**Dataset**:
[BEGIN]

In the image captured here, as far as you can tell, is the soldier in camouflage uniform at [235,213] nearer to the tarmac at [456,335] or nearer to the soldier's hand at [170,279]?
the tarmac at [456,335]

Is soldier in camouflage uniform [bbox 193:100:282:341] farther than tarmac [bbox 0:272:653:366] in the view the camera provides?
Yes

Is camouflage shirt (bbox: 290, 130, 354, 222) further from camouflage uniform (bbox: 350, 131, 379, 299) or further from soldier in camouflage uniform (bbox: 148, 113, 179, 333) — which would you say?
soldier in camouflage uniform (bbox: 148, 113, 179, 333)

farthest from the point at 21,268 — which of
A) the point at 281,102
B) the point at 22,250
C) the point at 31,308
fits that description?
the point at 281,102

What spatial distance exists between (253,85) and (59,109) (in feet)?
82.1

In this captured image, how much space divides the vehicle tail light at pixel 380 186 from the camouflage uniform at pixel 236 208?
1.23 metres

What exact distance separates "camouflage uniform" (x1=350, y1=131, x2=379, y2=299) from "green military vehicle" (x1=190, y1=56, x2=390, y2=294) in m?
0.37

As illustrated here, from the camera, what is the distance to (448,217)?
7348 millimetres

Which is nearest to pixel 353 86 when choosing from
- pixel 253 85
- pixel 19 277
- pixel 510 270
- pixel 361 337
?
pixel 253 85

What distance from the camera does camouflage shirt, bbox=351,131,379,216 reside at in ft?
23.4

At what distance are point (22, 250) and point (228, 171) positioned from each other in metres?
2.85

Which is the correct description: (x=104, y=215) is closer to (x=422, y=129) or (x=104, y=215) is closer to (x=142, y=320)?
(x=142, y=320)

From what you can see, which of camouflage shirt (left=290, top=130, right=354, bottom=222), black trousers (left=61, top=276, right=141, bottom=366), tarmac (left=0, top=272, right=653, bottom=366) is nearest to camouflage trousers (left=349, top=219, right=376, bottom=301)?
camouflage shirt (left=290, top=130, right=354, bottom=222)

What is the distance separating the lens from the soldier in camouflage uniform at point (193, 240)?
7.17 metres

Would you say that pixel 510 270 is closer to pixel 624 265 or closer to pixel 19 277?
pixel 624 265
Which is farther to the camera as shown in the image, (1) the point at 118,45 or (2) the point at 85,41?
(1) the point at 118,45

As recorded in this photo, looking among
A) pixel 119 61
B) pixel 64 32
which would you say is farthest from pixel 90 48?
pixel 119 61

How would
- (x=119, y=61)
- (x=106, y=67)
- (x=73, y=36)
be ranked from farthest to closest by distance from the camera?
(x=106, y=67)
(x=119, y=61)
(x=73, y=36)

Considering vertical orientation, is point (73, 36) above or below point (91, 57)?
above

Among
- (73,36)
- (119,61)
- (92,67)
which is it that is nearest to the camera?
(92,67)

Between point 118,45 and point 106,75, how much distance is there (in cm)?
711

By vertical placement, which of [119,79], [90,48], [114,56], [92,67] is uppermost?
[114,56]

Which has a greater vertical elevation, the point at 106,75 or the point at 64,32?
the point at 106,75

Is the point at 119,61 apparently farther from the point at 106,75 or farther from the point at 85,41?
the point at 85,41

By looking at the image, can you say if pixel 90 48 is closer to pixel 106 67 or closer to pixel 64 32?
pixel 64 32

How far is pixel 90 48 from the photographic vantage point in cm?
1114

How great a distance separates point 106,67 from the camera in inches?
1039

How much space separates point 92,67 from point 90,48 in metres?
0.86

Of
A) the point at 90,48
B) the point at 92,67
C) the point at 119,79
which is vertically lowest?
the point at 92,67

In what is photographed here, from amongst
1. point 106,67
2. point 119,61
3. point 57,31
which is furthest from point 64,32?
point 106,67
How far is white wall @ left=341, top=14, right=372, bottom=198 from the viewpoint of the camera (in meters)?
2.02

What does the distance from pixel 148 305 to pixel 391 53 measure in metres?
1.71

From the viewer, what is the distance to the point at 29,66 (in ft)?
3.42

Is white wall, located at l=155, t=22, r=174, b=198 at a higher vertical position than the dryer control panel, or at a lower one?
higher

[END]

**What is needed**: Copy out the whole listing exactly.

**Exercise result**:
In the image captured here, as far as you can tell, is the soldier in camouflage uniform at [235,213] nearer to the tarmac at [456,335] or nearer to the soldier's hand at [170,279]?
the tarmac at [456,335]

Is soldier in camouflage uniform [bbox 193:100:282:341] farther than tarmac [bbox 0:272:653:366] in the view the camera provides?
Yes

Is camouflage shirt (bbox: 290, 130, 354, 222) further from camouflage uniform (bbox: 350, 131, 379, 299) or further from soldier in camouflage uniform (bbox: 148, 113, 179, 333) — which would you say?
soldier in camouflage uniform (bbox: 148, 113, 179, 333)

farthest from the point at 21,268 — which of
A) the point at 281,102
B) the point at 22,250
C) the point at 31,308
fits that description?
the point at 281,102

What spatial distance exists between (253,85) and (59,109) (in feet)?
82.1

In this captured image, how much space divides the vehicle tail light at pixel 380 186 from the camouflage uniform at pixel 236 208?
1.23 metres

What exact distance separates "camouflage uniform" (x1=350, y1=131, x2=379, y2=299) from "green military vehicle" (x1=190, y1=56, x2=390, y2=294) in m?
0.37

As illustrated here, from the camera, what is the distance to (448,217)?
7348 millimetres

Which is nearest to pixel 353 86 when choosing from
- pixel 253 85
- pixel 19 277
- pixel 510 270
- pixel 361 337
?
pixel 253 85

What distance from the camera does camouflage shirt, bbox=351,131,379,216 reside at in ft?
23.4

At what distance are point (22, 250) and point (228, 171) positioned from each other in metres?
2.85

Which is the correct description: (x=104, y=215) is closer to (x=422, y=129) or (x=104, y=215) is closer to (x=142, y=320)?
(x=142, y=320)

From what you can see, which of camouflage shirt (left=290, top=130, right=354, bottom=222), black trousers (left=61, top=276, right=141, bottom=366), tarmac (left=0, top=272, right=653, bottom=366) is nearest to camouflage trousers (left=349, top=219, right=376, bottom=301)?
camouflage shirt (left=290, top=130, right=354, bottom=222)

What is the distance separating the lens from the soldier in camouflage uniform at point (193, 240)?
7.17 metres

Would you say that pixel 510 270 is closer to pixel 624 265 or closer to pixel 19 277?
pixel 624 265
Which is farther to the camera as shown in the image, (1) the point at 118,45 or (2) the point at 85,41?
(1) the point at 118,45

As recorded in this photo, looking among
A) pixel 119 61
B) pixel 64 32
which would you say is farthest from pixel 90 48?
pixel 119 61

How would
- (x=119, y=61)
- (x=106, y=67)
- (x=73, y=36)
be ranked from farthest to closest by distance from the camera?
(x=106, y=67)
(x=119, y=61)
(x=73, y=36)

Considering vertical orientation, is point (73, 36) above or below point (91, 57)?
above

Among
- (73,36)
- (119,61)
- (92,67)
which is it that is nearest to the camera?
(92,67)

Between point 118,45 and point 106,75, how much distance is there (in cm)?
711

By vertical placement, which of [119,79], [90,48], [114,56], [92,67] is uppermost?
[114,56]

Which has a greater vertical elevation, the point at 106,75 or the point at 64,32?
the point at 106,75

Is the point at 119,61 apparently farther from the point at 106,75 or farther from the point at 85,41?
the point at 85,41

By looking at the image, can you say if pixel 90 48 is closer to pixel 106 67 or closer to pixel 64 32?
pixel 64 32

How far is pixel 90 48 from the photographic vantage point in cm?
1114

How great a distance separates point 106,67 from the camera in inches?
1039

How much space separates point 92,67 from point 90,48 in metres?
0.86

Of
A) the point at 90,48
B) the point at 92,67
C) the point at 119,79
which is vertically lowest?
the point at 92,67

In what is photographed here, from amongst
1. point 106,67
2. point 119,61
3. point 57,31
which is furthest from point 64,32?
point 106,67
How far is white wall @ left=341, top=14, right=372, bottom=198 from the viewpoint of the camera (in meters)?
2.02

What does the distance from pixel 148 305 to pixel 391 53 measure in metres?
1.71

From the viewer, what is the distance to the point at 29,66 (in ft)?
3.42

Is white wall, located at l=155, t=22, r=174, b=198 at a higher vertical position than the dryer control panel, or at a lower one?
higher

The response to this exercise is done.